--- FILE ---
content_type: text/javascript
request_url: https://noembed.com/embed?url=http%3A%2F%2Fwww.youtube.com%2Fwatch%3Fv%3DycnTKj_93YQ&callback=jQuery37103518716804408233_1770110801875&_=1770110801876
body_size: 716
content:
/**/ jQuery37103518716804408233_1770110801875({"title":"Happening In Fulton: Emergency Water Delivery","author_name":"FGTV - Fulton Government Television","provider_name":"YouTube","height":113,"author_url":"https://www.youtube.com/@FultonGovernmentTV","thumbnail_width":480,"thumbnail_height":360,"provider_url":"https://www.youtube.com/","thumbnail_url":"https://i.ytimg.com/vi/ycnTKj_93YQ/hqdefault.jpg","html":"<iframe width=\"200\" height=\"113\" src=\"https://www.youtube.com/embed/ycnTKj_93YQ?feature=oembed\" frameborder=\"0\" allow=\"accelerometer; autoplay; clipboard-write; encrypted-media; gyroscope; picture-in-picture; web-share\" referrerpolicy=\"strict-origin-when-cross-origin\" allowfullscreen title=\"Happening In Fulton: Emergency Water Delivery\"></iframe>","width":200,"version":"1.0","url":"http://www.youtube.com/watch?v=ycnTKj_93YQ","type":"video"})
————————
_PROMPT_
Where the word "youtube" occurs in a line of the records, copy that line.

_SOLUTION TO THE EXERCISE_
request_url: https://noembed.com/embed?url=http%3A%2F%2Fwww.youtube.com%2Fwatch%3Fv%3DycnTKj_93YQ&callback=jQuery37103518716804408233_1770110801875&_=1770110801876
/**/ jQuery37103518716804408233_1770110801875({"title":"Happening In Fulton: Emergency Water Delivery","author_name":"FGTV - Fulton Government Television","provider_name":"YouTube","height":113,"author_url":"https://www.youtube.com/@FultonGovernmentTV","thumbnail_width":480,"thumbnail_height":360,"provider_url":"https://www.youtube.com/","thumbnail_url":"https://i.ytimg.com/vi/ycnTKj_93YQ/hqdefault.jpg","html":"<iframe width=\"200\" height=\"113\" src=\"https://www.youtube.com/embed/ycnTKj_93YQ?feature=oembed\" frameborder=\"0\" allow=\"accelerometer; autoplay; clipboard-write; encrypted-media; gyroscope; picture-in-picture; web-share\" referrerpolicy=\"strict-origin-when-cross-origin\" allowfullscreen title=\"Happening In Fulton: Emergency Water Delivery\"></iframe>","width":200,"version":"1.0","url":"http://www.youtube.com/watch?v=ycnTKj_93YQ","type":"video"})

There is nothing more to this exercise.